Today, the Director-General of the UN Educational, Scientific and Cultural Organization (UNESCO), Irina Bokova, met with the President of the International Criminal Court (ICC), Silvia Fernandez de Gurmandi, and Deputy Prosecutor James Stewart, to explore ways to deepen cooperation on the protection of cultural heritage and the fight against impunity of war crimes.
“UNESCO and ICC have come a long way together, to strengthen the rule of law, to change the mindset about the destruction of cultural heritage, and we are determined to go further, to end impunity for deliberate destruction of cultural heritage,” said Ms. Bokova.
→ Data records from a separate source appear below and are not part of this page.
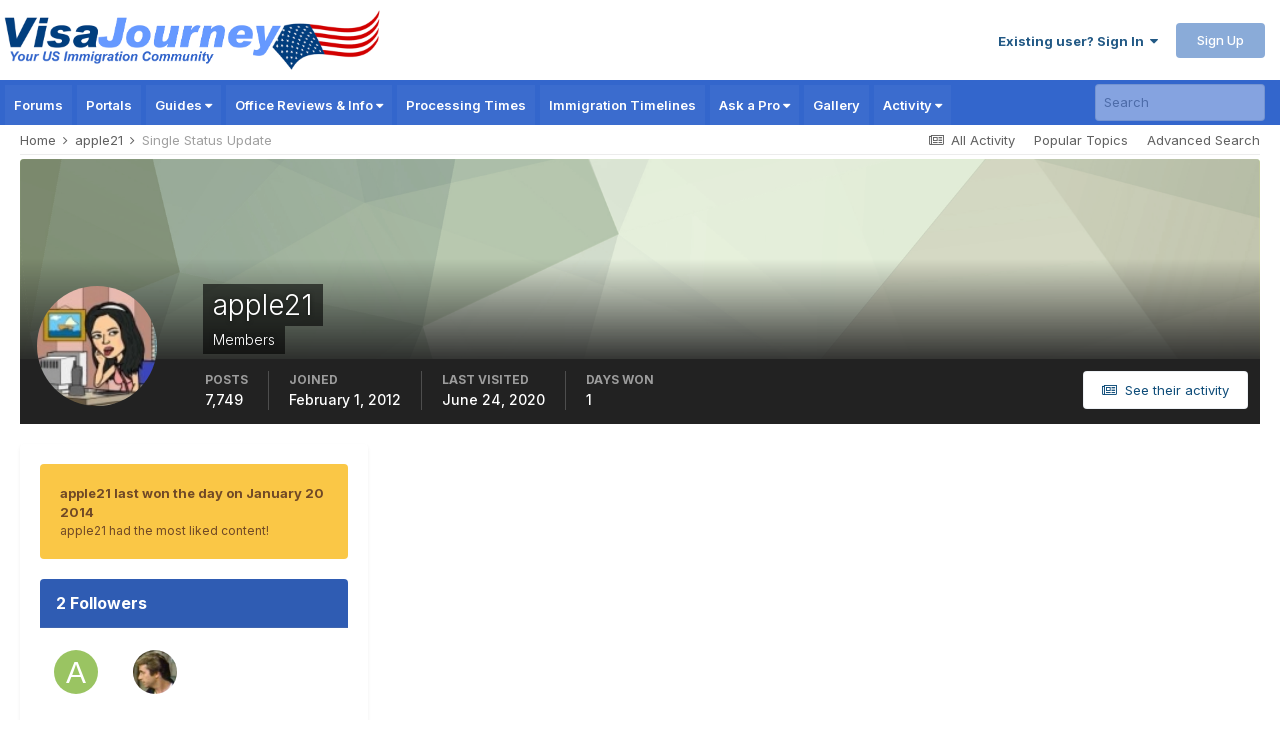

--- FILE ---
content_type: text/html; charset=utf-8
request_url: https://www.google.com/recaptcha/api2/aframe
body_size: 182
content:
<!DOCTYPE HTML><html><head><meta http-equiv="content-type" content="text/html; charset=UTF-8"></head><body><script nonce="FnjmZoFnog9mm_t3UR7B0Q">/** Anti-fraud and anti-abuse applications only. See google.com/recaptcha */ try{var clients={'sodar':'https://pagead2.googlesyndication.com/pagead/sodar?'};window.addEventListener("message",function(a){try{if(a.source===window.parent){var b=JSON.parse(a.data);var c=clients[b['id']];if(c){var d=document.createElement('img');d.src=c+b['params']+'&rc='+(localStorage.getItem("rc::a")?sessionStorage.getItem("rc::b"):"");window.document.body.appendChild(d);sessionStorage.setItem("rc::e",parseInt(sessionStorage.getItem("rc::e")||0)+1);localStorage.setItem("rc::h",'1769302219755');}}}catch(b){}});window.parent.postMessage("_grecaptcha_ready", "*");}catch(b){}</script></body></html>

--- FILE ---
content_type: application/javascript; charset=utf-8
request_url: https://fundingchoicesmessages.google.com/f/AGSKWxWpRdnx8UB2EAMzEV65NXv_AOccqJ0Ey9E2S2HhNAOwJZul1CKTKEJ1ZemYm96QCj-KnS2E-BpOO-IrimEOPv-GCV6ntZ97tOpnRN1vzKoTDddLRQA13xBPUU1rihi9UCALRfWiASOPNPDrfgjsLh0fufN0Ao-9yBRpvooHj6uEzFZEr8CHwxZ3Srom/_/ad_frm.-adnow./adutil._advert1./ads_min_
body_size: -1290
content:
window['03a7b05d-d502-4c1c-b8a0-e873fa8ca89b'] = true;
Immediately after the attacks on the people and heritage of Mali, UNESCO raised the issue of the destruction of the mausoleums to the attention of the Court.
On 1 July, 2012, ICC Prosecutor Fatou Bensouda declared that this destruction constituted a war crime under the Rome Statute and then launched a preliminary examination into the violence that had been engulfing the country since January 2012.
The first suspect, Ahmed al-Faqi al-Mahdi, was transferred by the authorities of Mali and Niger to The Hague on 26 September 2015. His trial is scheduled to start on 22 August 2016.
The case of Mali made history in the fight against impunity – recognizing the restoration of justice and the rule of law as an essential step of any recovery process. This sets a historic precedent for similar cases in the future.
In this spirit, UNESCO and the ICC are sharing expertise and information about the importance of the sites, about why they were inscribed on the UNESCO World Heritage List, and the reason why their deliberate destruction can be considered a war crime.